Nepal, maoisti alla carica

Tutto fermo in Nepal durante il secondo giorno (tre previsti) di sciopero generale organizzato dai maoisti. Era stato promesso per il 10 dicembre e poi rinviato per i colloqui (falliti) con i partiti di governo. Sciopero, in Nepal, significa che nessun veicolo può circolare (neanche le moto e a volte i risciò e i carretti);  anche le ambulanze, in realtà, spesso, usate come taxi collettivo, sono sottoposte a controlli. Gruppi di manifestanti armati con nodosi bastoni picchettano le strade e gli uffici, bruciano qualche copertone, litigano con quelli che vogliono forzare i blocchi con le scuse più disparate. Ogni tanto si lasciano andare, malgrado le richieste dei vertici, a qualche atto di vandalismo contro le auto, le moto e i negozi. Chiuso tutto, uffici, negozi, teashops, venditori ambulanti. Insomma il deserto.

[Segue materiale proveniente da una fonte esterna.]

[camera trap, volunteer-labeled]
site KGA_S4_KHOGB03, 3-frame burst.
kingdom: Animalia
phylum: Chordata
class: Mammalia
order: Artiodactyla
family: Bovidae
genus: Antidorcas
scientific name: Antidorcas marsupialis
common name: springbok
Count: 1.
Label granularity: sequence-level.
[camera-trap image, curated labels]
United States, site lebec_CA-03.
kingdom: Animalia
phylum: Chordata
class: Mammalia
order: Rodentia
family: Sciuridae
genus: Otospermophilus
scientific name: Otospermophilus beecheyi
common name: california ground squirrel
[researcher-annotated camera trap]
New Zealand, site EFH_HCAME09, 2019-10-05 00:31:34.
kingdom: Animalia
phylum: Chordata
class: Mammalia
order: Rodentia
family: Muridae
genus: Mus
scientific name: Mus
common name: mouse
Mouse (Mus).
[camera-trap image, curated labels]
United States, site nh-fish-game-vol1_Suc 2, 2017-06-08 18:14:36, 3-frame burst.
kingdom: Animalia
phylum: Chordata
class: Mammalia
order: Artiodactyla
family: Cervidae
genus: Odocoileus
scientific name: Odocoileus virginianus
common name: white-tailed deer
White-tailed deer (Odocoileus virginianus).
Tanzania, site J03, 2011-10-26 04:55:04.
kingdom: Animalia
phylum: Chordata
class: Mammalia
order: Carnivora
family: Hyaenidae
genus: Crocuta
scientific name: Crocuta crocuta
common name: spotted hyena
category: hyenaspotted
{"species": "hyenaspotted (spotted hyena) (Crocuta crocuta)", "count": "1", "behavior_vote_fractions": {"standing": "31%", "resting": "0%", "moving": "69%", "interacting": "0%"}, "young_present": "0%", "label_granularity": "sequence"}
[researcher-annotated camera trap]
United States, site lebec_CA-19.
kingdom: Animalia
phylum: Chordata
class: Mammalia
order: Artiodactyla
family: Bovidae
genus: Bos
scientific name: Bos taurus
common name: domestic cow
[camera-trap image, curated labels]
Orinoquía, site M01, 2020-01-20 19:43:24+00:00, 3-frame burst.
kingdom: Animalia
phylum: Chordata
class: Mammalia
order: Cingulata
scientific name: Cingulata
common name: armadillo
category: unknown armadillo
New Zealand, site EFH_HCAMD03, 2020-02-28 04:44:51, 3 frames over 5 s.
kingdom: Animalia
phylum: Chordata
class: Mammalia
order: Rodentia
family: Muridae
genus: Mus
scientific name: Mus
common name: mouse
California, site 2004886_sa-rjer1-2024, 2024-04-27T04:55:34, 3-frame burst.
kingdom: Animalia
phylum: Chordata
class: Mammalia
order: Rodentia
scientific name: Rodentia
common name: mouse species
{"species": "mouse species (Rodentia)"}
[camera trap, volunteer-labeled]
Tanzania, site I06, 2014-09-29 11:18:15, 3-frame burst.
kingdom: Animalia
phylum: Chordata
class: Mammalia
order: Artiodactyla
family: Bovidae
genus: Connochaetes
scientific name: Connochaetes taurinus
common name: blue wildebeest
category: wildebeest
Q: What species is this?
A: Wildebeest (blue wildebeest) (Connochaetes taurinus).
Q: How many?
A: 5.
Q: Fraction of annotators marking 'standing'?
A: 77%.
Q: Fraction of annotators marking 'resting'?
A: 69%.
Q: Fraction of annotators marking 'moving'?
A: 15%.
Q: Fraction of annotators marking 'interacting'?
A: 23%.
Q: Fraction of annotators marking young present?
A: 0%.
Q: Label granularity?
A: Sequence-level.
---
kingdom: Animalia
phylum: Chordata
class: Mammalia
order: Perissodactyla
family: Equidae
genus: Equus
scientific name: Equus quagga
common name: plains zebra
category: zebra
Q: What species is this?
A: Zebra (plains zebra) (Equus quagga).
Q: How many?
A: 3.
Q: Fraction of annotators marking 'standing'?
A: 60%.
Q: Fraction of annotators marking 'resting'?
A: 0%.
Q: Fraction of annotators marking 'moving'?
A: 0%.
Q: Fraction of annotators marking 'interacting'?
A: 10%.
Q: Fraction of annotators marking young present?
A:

Contemporaneamente (come accadde in Italia da parte della Lega Nord) sono state proclamate stati autonomi in tutto il Nepal con l’opposizione degli stessi residenti; solo  propaganda e pressione.

A Kathmandu le strade sono deserte, ieri qualche tafferuglio con la polizia, pietronate contro l’auto del ministro del turismo Shatrughan Mahato, in viaggio verso l’aeroporto per raccogliere il primo ministro Nepal di ritorno da Copenaghen; durante gli scontri con la polizia a Banashwor sono stati picchiati alcuni giornalisti e un parlamentare del Congresso. Nel pieno centro a Putilasadak (area universitaria), gli studenti del Shanker Dev Campus si sono scontrati con la polizia, una trentina i feriti.

A Dharan (est Nepal) , invece, i militanti maoisti si sono messi a ripulire le strade della città, sorprendendo i poliziotti già pronti alla zuffa. A Parasi (Terai centrale) i commercianti hanno picchettato gli uffici dei maoisti per protestare contro l’ impossibilità di lavorare.

Un bilancio non brillante con una cinquantina di feriti e un centinaio d’arresti nella  prima giornata di sciopero, oggi sembra tutto più tranquillo. C’è un senso di disperazione in questa mossa dei maoisti che trova di fronte dei muri di gomma da parte degli altri partiti e una progressiva ostilità delle popolazione che vorrebbe sopravvivere. Irresponsabilità è il commento più diffuso diretto contro  tutta la classe politica. Il governo è per definizione responsabile dello stato del paese, dell’eslusione del partito di maggioranza relativa (i maoisti) ma quest’ultimi s’abbandono ad atti di violenza, intimidazione che stanno giustificando la sua esclusione. Continuano, in sordina incontri e colloqui per uscire dalla crisi. Si parla, addirittura, di un governo d’mergenza comandato dal Presidente della Repubblica, il falco Yadav, e appoggiato dall’esercito. Sarebbe la tragedia. Poi si discute del suo relegamento a un ruolo decorativo e a ulteriori concessioni ai maoisti nel disegno della nuova costituzione. Sembra di essere al mercato di Asan Tole dove si contratta e litiga per qualche rupia. 

 Lo stato del paese imporrebbe un governo di unità nazionale, ma più che una formula servirebbe assunzione di responsabilità da parte dei partiti e la rinuncia a fette di potere. Per adesso non si vede ancora la luce.

In questa situazione d’emergenza istituzionale, sociale ed economica sconcerta vedere che l’unica cosa che si muove è l’acquisto di armi (non-lethal, cioè veicoli, comunicazione, equipaggiamento, etc) sia dalla Cina (vendute oltre Euro 2,5 milioni) e dall’India (pagate cash al 40%) . Ma dove li trovano i soldi e a chi vanno le mazzette.

Qui, come nell’intera Asia, l’armamento è una fonte di potere e di business. L’India ha quasi 4 milioni di soldati (più 1 milioni di paramilatri) e spende USD 33 miliardi all’anno per la difesa. I paesi intorno non scherzano come spese militari: Pakistan $4.8 miliardi, Bangladesh $830 milioni, Nepal $100 milioni e Burma $30 milioni (sorprende un po’ le basse spese di questo stato definito canaglia). Media del 30% della popolazione che vive con meno di USD 2 al giorno, che dire.